**PAGE TEXT**
Selahattin Ülkümen: A Turk in Yad Vashem

Answering the question of what made him a hero, Turkish diplomat Selahattin Ülkümen is once said to have responded: “All that I did was follow my obligations as a human being.” A rather humble answer for someone who had saved the lives of 42 others, and who, in 1990, became the only Turkish citizen to be recognized in the Israeli Holocaust Remembrance Centre Yad Vashem as “Righteous among the Nations”. The recognition of “Righteous among the Nations” is given to those that took personal risks to save Jews from deportation between 1933 and 1945.

The memorial on Rhodes. Source: skibbereeneagle.ie

As a young man, Ülkümen was the Turkish Consul on Rhodes Island. The island in the South Aegean Sea had been a part of the Ottoman Empire for almost 400 years when it was occupied by troops of the Kingdom of Italy in 1912 during the Ottoman-Italian War. In the early 1940s, 3,700 mostly Sephardic Jews were living on Rhodes. Many of them already fled during the reign of Fascist Italy. When dictator Benito Mussolini was overthrown in 1943, Italy agreed to a cease fire with parts of the Anti-Hitler coalition; the German Wehrmacht occupied Rhodes, where around 1,700 Jews were still living.

Cheering citizens of Rhodes after the liberation of the island in 1945. Credits: Hawkins Trevor J (Sergeant)

Ülkümen’s List

In Mid-July of 1944, Ulrich Kleemann, German Commandant of the East Aegean, ordered their arrest and deportation to Auschwitz-Birkenau. Thanks to Ülkümen’s intervention, at least 42 Jews were spared this fate.

Ülkümen, at that time just 30 years old, first issued Turkish documents for those who had once been Ottoman nationals. He then claimed to the Germans that there was “a Turkish law that states the spouse of a Turkish national is automatically a Turkish national”, said survivor Matilda Toriel. Such a law did not exist; Ülkümen had invented it to fool the Nazis and protect the Jewish spouses as well.

**DIRECTIONS**
#1 List each distinct four-digit year in the Ülkümen text, in the order of its first appearance.
#2 Please return the passage of the Ülkümen text between "The memorial on" and "Trevor J (Sergeant)", inclusive, unchanged.
The lines that come next have no connection to the Ülkümen text.

**EXCERPTED DATA**
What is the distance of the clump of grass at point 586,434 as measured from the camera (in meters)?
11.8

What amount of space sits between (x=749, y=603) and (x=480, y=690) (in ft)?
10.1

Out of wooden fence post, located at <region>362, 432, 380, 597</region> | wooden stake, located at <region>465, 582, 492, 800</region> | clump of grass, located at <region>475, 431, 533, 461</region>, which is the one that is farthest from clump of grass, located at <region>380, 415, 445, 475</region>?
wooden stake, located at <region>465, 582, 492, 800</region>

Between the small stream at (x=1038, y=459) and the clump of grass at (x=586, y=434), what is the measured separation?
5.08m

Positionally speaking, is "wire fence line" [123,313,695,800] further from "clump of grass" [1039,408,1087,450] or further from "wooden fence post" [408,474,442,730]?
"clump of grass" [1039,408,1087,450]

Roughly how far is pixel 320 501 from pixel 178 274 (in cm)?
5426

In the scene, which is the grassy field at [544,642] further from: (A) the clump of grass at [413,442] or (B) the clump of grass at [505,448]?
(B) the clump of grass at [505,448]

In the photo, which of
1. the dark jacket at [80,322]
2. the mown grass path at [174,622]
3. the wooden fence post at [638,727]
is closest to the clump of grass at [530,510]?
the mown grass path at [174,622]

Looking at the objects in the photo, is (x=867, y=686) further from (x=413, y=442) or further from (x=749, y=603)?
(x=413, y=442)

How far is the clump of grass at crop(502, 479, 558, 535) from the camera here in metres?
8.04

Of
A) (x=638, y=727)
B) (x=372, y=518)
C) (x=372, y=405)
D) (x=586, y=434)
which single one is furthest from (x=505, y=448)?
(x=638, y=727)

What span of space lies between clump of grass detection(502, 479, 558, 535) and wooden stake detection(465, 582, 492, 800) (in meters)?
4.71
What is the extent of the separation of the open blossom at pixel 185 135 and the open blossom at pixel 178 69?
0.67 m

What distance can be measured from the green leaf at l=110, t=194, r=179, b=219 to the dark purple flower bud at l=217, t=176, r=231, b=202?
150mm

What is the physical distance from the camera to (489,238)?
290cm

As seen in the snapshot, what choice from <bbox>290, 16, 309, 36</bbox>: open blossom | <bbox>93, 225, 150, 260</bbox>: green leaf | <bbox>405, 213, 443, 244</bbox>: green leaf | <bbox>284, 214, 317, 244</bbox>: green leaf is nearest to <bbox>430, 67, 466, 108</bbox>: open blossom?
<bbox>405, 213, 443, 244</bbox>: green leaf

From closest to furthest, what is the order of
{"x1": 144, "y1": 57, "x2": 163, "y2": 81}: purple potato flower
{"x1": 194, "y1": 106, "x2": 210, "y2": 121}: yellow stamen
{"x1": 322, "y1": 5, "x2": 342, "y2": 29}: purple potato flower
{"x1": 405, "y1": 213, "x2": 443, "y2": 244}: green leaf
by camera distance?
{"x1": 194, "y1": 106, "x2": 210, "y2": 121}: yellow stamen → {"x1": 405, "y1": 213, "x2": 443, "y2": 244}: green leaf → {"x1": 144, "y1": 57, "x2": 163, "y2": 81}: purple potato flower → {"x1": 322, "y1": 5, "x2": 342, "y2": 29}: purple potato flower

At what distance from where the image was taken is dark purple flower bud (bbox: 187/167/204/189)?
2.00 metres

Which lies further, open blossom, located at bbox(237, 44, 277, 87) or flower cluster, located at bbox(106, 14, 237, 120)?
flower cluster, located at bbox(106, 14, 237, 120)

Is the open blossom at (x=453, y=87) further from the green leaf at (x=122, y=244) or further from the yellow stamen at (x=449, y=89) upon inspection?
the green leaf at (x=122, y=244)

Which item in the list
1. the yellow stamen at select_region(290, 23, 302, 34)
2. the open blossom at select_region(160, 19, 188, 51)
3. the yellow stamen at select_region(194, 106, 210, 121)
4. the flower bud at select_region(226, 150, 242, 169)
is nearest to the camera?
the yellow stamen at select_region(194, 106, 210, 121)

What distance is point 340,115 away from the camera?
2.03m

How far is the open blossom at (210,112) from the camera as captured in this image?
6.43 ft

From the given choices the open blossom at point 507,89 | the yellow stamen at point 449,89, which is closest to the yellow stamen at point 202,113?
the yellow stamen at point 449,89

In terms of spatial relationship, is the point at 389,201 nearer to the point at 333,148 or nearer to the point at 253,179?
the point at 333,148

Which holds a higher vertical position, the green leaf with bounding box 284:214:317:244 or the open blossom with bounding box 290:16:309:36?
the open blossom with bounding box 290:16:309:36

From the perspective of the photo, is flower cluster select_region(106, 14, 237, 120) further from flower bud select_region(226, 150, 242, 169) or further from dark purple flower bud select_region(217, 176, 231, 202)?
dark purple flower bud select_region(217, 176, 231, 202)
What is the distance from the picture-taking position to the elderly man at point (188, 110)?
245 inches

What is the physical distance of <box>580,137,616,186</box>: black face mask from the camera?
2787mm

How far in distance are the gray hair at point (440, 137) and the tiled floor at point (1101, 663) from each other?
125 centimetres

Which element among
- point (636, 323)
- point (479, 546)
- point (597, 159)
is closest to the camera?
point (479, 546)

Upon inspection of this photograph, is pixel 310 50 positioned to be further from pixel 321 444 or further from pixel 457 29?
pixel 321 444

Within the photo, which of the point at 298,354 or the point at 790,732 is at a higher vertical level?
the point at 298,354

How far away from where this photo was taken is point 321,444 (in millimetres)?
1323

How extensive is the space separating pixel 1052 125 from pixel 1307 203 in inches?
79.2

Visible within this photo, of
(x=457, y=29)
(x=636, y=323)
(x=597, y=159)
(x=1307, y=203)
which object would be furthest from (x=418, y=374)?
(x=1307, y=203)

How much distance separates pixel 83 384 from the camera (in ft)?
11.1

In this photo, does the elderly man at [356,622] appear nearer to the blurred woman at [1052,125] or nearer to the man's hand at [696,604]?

**ANSWERS BELOW**
#1 1990, 1933, 1945, 1912, 1943, 1944

#2
The memorial on Rhodes. Source: skibbereeneagle.ie

As a young man, Ülkümen was the Turkish Consul on Rhodes Island. The island in the South Aegean Sea had been a part of the Ottoman Empire for almost 400 years when it was occupied by troops of the Kingdom of Italy in 1912 during the Ottoman-Italian War. In the early 1940s, 3,700 mostly Sephardic Jews were living on Rhodes. Many of them already fled during the reign of Fascist Italy. When dictator Benito Mussolini was overthrown in 1943, Italy agreed to a cease fire with parts of the Anti-Hitler coalition; the German Wehrmacht occupied Rhodes, where around 1,700 Jews were still living.

Cheering citizens of Rhodes after the liberation of the island in 1945. Credits: Hawkins Trevor J (Sergeant)